Answer
$\Rightarrow -\frac{4}{(x+2)(x-2)}$.
Work Step by Step
The given expression is
$\Rightarrow \frac{\frac{x-1}{x^2-4}}{1+\frac{1}{x-2}}-\frac{1}{x-2}$
Solve the numerator of the first fraction.
$=\frac{x-1}{x^2-4}$
Factor all terms.
$= x^2-4$
$= x^2-2^2$
Use the special formula $A^2-B^2=(A+B)(A-B)$.
$= (x+2)(x-2)$
$=\frac{x-1}{(x+2)(x-2)}$
Solve the denominator of the first fraction.
$=1+\frac{1}{x-2}$
$=\frac{1}{1}+\frac{1}{x-2}$
The LCD of the denominators is $(x-2)$.
$=\frac{(x-2)}{(x-2)}+\frac{1}{x-2}$
$=\frac{x-2+1}{(x-2)}$
Simplify.
$=\frac{x-1}{x-2}$
Back substitute all values into the given fraction.

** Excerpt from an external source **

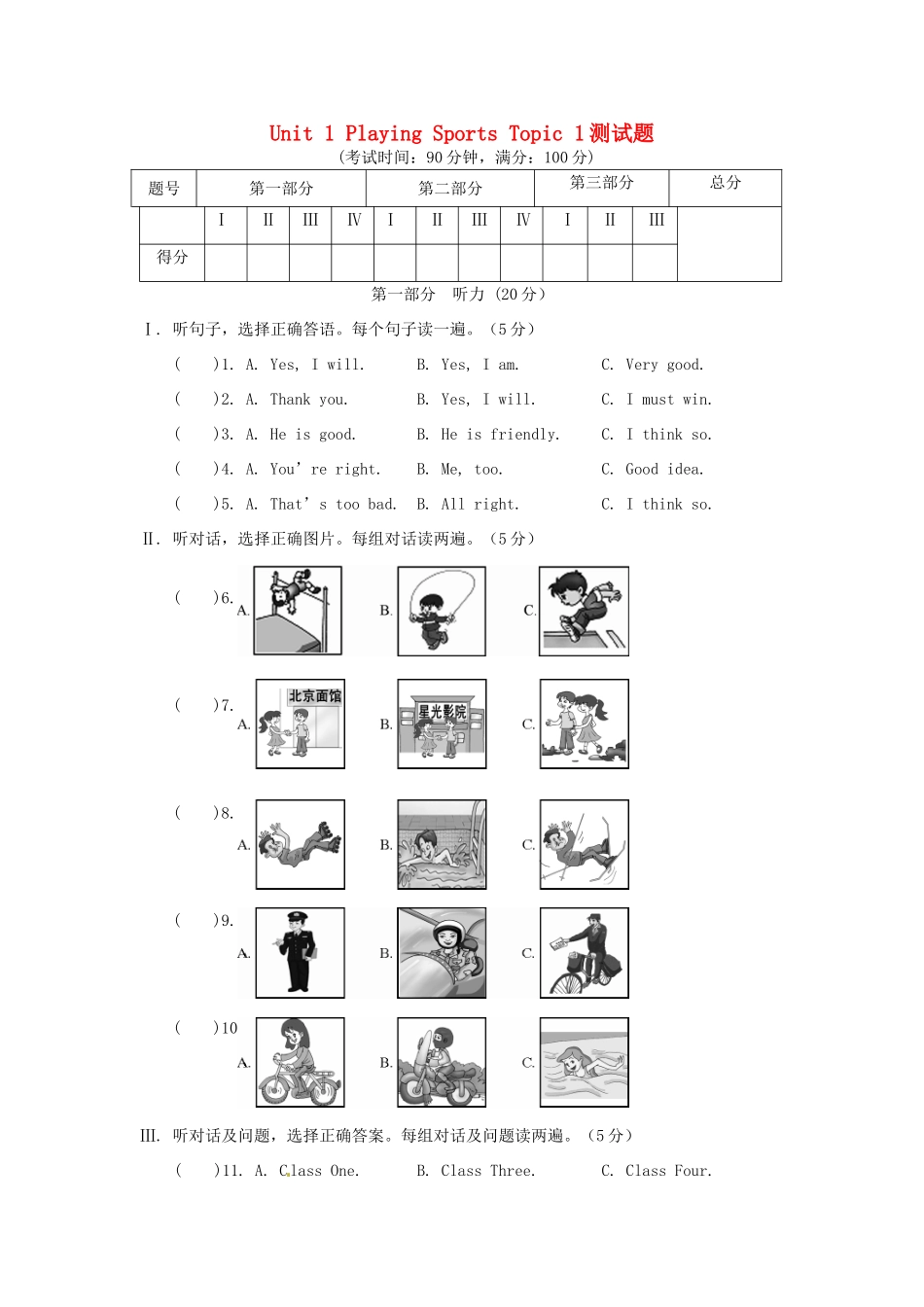 福建省长汀县第四中学八年级英语上册 Unit 1 Playing Sports Topic 1测试题 （新版）仁爱版_第1页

$\Rightarrow \frac{\frac{x-1}{(x+2)(x-2)}}{\frac{x-1}{x-2}}-\frac{1}{x-2}$
Invert the divisor and multiply.
$\Rightarrow \frac{x-1}{(x+2)(x-2)}\cdot \frac{x-2}{x-1}-\frac{1}{x-2}$
Cancel common terms.
$\Rightarrow \frac{1}{x+2}-\frac{1}{x-2}$
The LCD of the denominators is $(x+2)(x-2)$.
$\Rightarrow \frac{x-2}{(x+2)(x-2)}-\frac{x+2}{(x+2)(x-2)}$
$\Rightarrow \frac{x-2-(x+2)}{(x+2)(x-2)}$
Simplify.
$\Rightarrow \frac{x-2-x-2}{(x+2)(x-2)}$
$\Rightarrow -\frac{4}{(x+2)(x-2)}$.